Billionaire John Malone unfairly used an investment agreement to acquire control of Sirius XM Radio (SIRI) Inc. without paying a takeover premium or allowing investors to vote on the deal, a lawyer for shareholders said.
Malone’s Liberty Media Corp. (LMCA) structured a $530 million investment in the satellite-radio provider in 2009 in a way that opened the door for the takeover without paying for any more for that right, Mark Lebovitch, an attorney for some Sirius shareholders, told a Delaware judge today.
“Malone wanted to enjoy all the economic benefits of being a controlling shareholder without having any of the responsibilities,” Lebovitch told Delaware Chancery Court Judge Leo Strine at a hearing in Wilmington. Strine said he will rule later on whether the investors’ claims should proceed.
Liberty officials, who took control of Sirius in January, are pushing the broadcaster beyond radio into telematics, which connects cars with wireless technology.
Sirius in July announced a partnership with AT&T Inc. (T) to connect Nissan Motor Co. (7201) autos in North America with roadside assistance and stolen-vehicle tracking. This month, Sirius agreed to buy the connected-vehicle services business of Agero Inc. for $530 million.
Lawyers for ex-Sirius directors and Liberty executives say that shareholders’ claims are barred because they focus on the 2009 agreement in which Sirius directors bargained away the right to erect defenses against Malone’s takeover in exchange for the cash infusion.
“The time to assert these claims has come and gone,” Donald Wolfe, an attorney for Englewood, Colorado-based Liberty Media, told Strine today.
Malone’s Liberty Media gained majority control of Sirius in January after purchasing 50 million shares of the radio operator and getting regulatory approval for the deal.
Liberty Media plans to spin off its Sirius stake, Malone said in 2012. Malone gained a 40 percent equity stake in the satellite broadcaster as part of the 2009 loan deal.
Liberty Media is a holding company with a range of investments, including stakes in the cable TV programmer Starz LLC and Major League Baseball’s Atlanta Braves. Several Sirius directors, including former Chief Executive Officer Mel Karmazin, left after the takeover.
Sirius shareholders lost a bid to have Strine issue an injunction blocking Malone from acquiring the satellite broadcaster last year.
Liberty wound up making billions of dollars on the deal as Sirius shares have increased more than 22-fold from 16 cents on Feb. 17, 2009, when the loan was announced, to $3.56 yesterday.

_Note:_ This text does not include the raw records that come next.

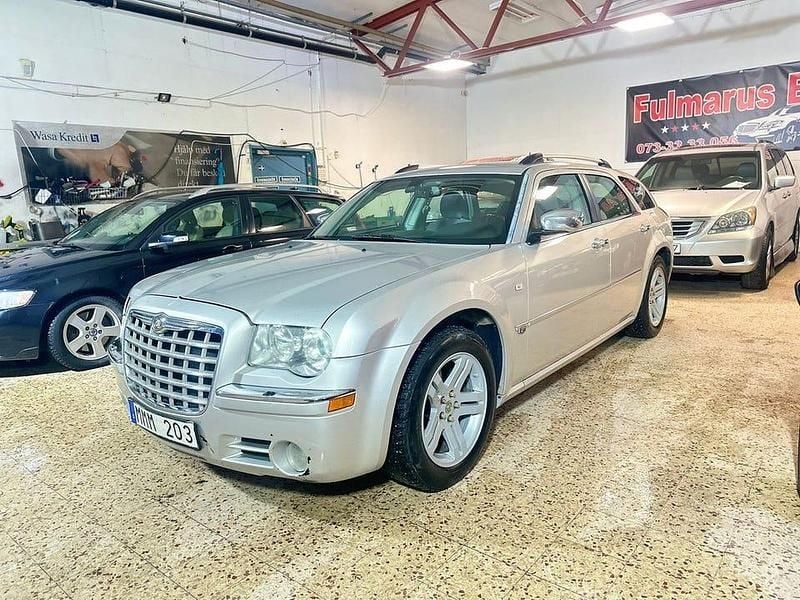 Begagnad Chrysler 300C Touring 193 HK (141 kW) 2006 Silver Kombi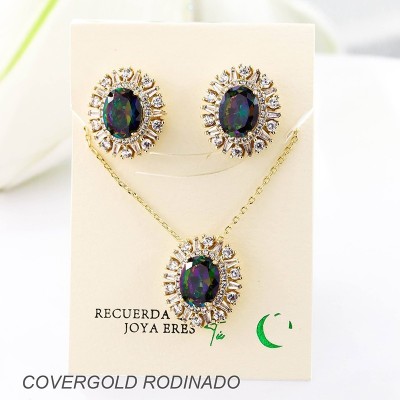 Set collar y aretes en covergold con baño en Rodio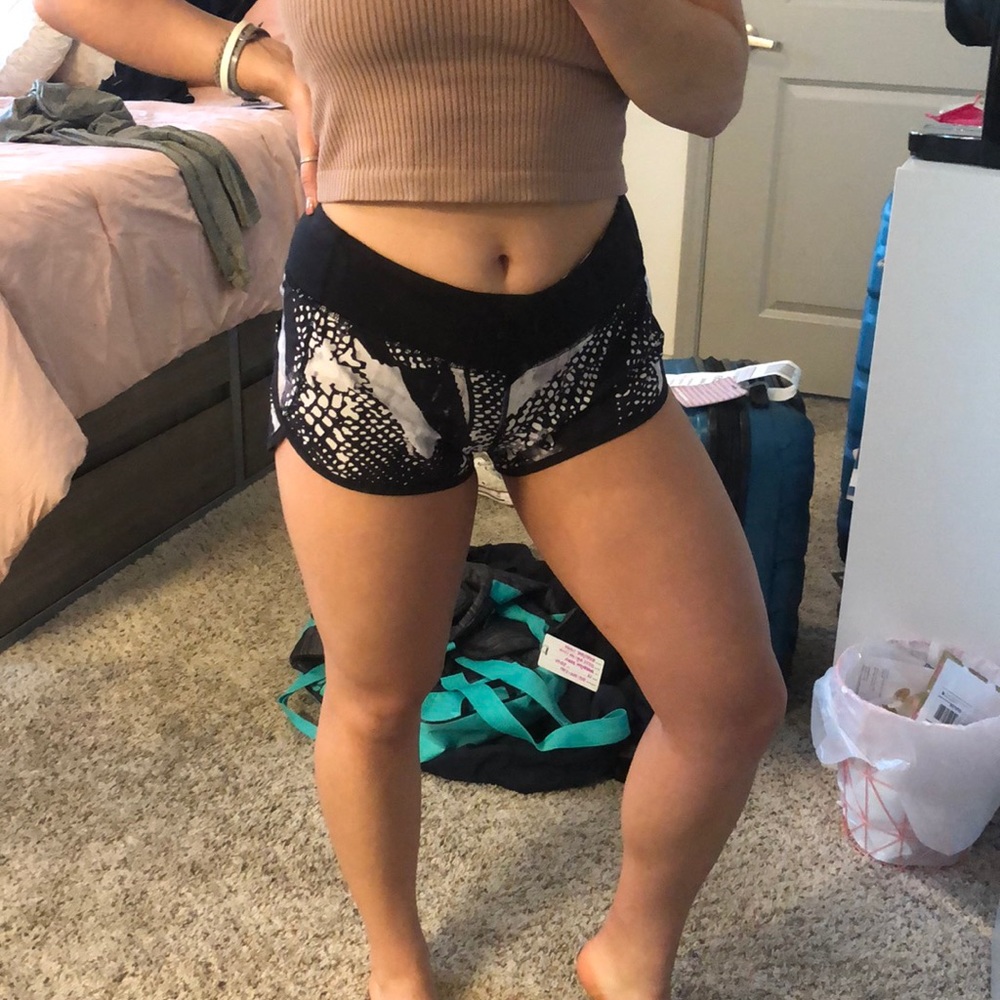 black & white lulu shorts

The shares rose 2 cents to $3.58 at 1:34 p.m. today in Nasdaq Stock Market composite trading.
Under the investment-agreement’s terms, Malone promised not to acquire a controlling interest in Sirius for three years in exchange for directors agreeing not to forgo anti-takeover defenses, lawyers for the City of Miami Police Relief and Pension Fund said in court filings. The fund invested in Sirius shares.

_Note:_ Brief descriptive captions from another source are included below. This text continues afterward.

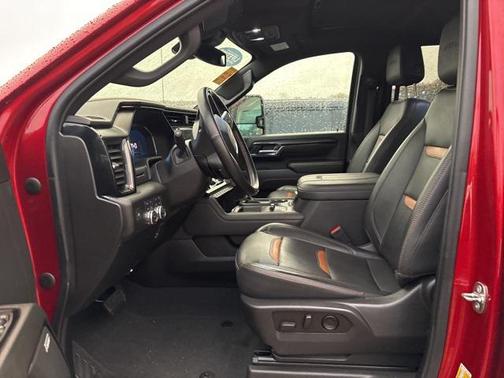 2024 GMC Sierra 2500 AT4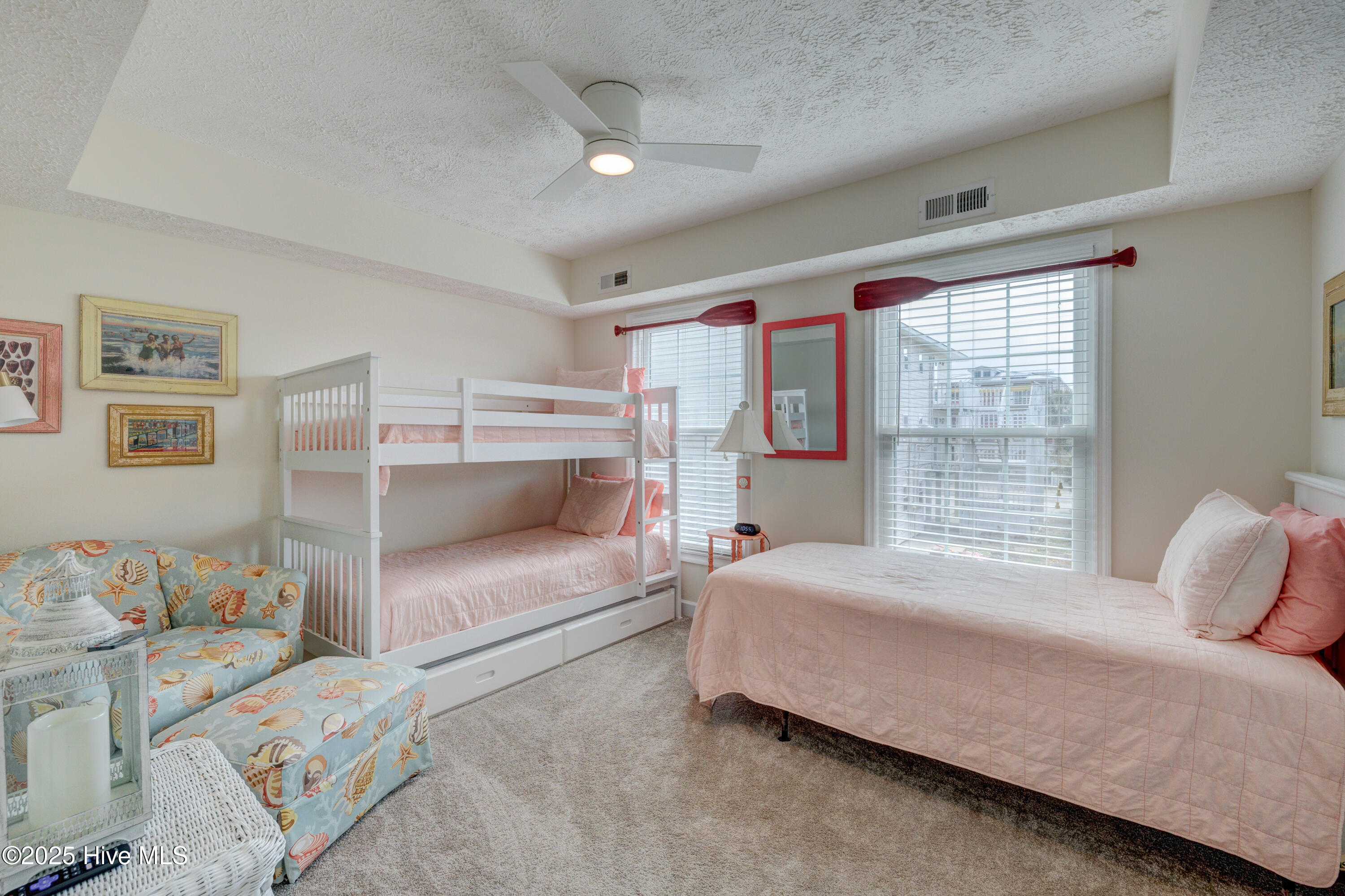 100498855 | Photo 24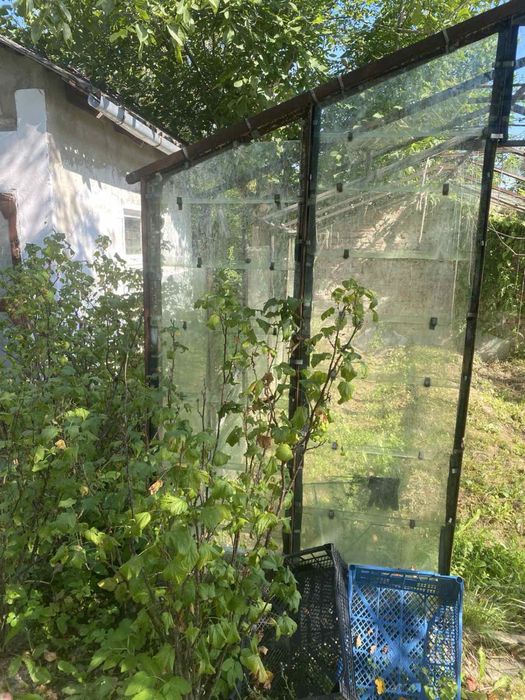 Продаж дачний будинок і прилегла земля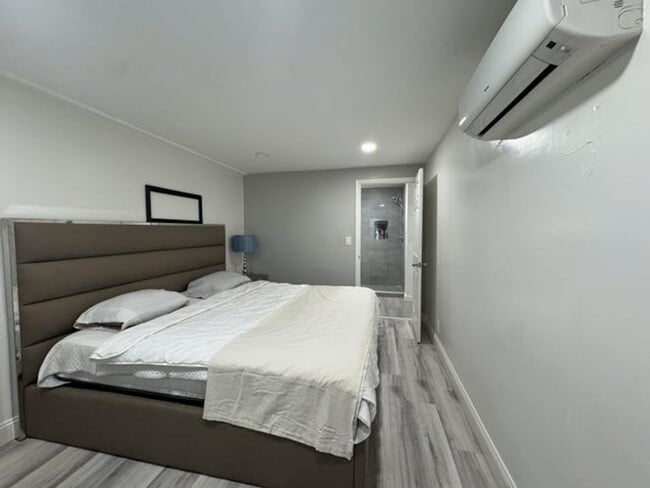 Building Photo - 200 NE 56th St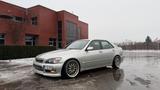 Lexus IS 200 Turbo 300HP - Lexus IS 200 mit Benzin-Antrieb
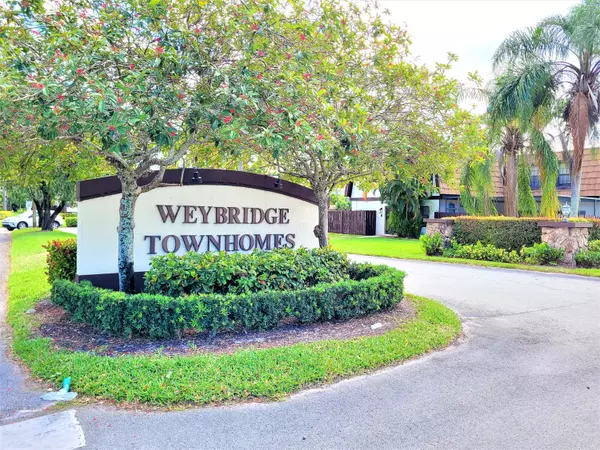 Royal Palm Beach, FL 33411,117 Weybridge CIR A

Once that period expired, Sirius directors argued they still couldn’t put defensive measures in place based on the investment-agreement’s terms and Malone was able to buying a controlling interest in the satellite broadcaster without submitting the acquisition to a shareholder vote or paying a takeover premium, Lebovitch said in the filings.

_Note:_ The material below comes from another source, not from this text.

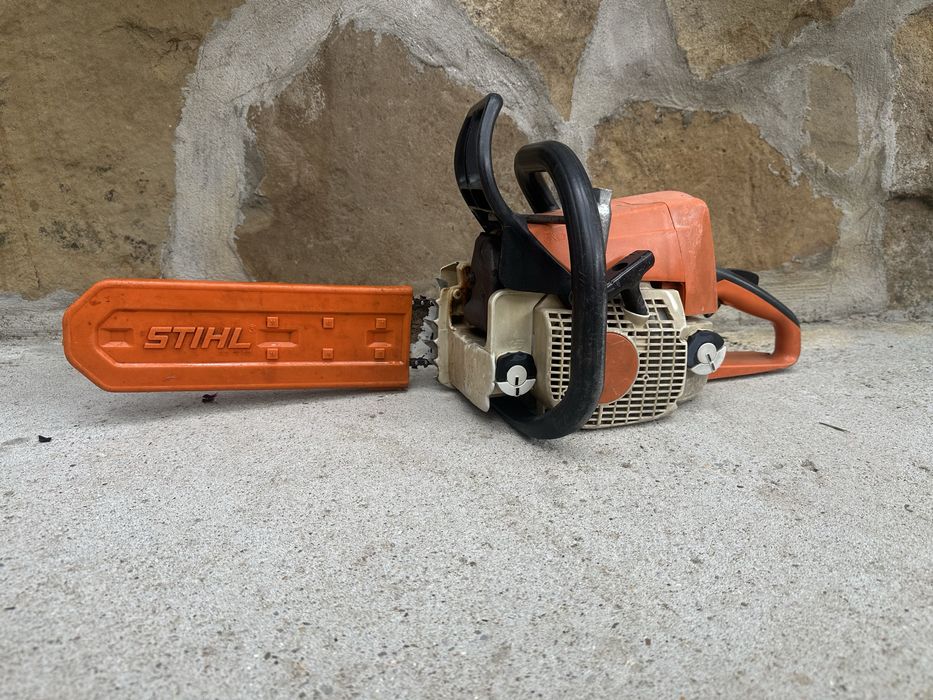 Бензинова резачка STIHL 230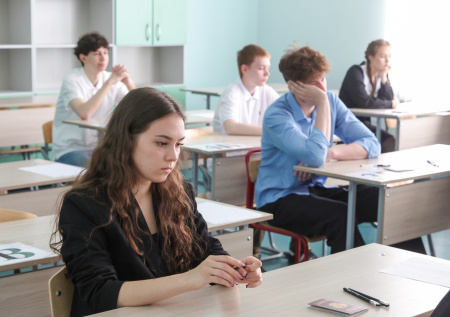 «Похоже на косметическую меру»: в Совфеде об инициативе 12-летнего обучения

“Sirius’s financial difficulties in 2009 did not make it acceptable for the board to pass control to Liberty without giving Sirius shareholders notice of that critical event or a chance to vote on it,” he said in a April 19 filing.
Malone, who served on Sirius’s board, also had legal duties to investors, especially after indicating in 2012 he intended to become the company’s majority stockholder, Lebovitch told Strine today. That meant it wasn’t fair for him to acquire the company without paying a takeover premium or putting that matter up for a shareholder vote, he said.
“You’re are complaining about the guy going into the public markets and buying a majority?” Strine asked the shareholders’ lawyer. He said the investment agreement specifically allowed Malone to do so after a three-year “standstill” pact expired in 2012.
Lawyers for directors and the companies contend Sirius was considering seeking bankruptcy protection when Malone offered the $530 million bailout and the board knew the agreement may mean shareholders wouldn’t get a takeover premium in the event of a buyout.
Sirius officials disclosed that prospect in a March 2009 filing with the U.S. Securities and Exchange Commission, the company’s lawyers said in a March 13 filing.
Sirius directors initially opposed Malone’s efforts to get regulatory approval to take control of the company’s satellite licenses. The investment contract barred them from taking any other steps, Raymond DiCamillo, a lawyer representing directors, told Strine today. “The board didn’t sit by and do nothing,” he said.
The case is In re Sirius XM Shareholder Litigation, 7800, Delaware Chancery Court (Wilmington).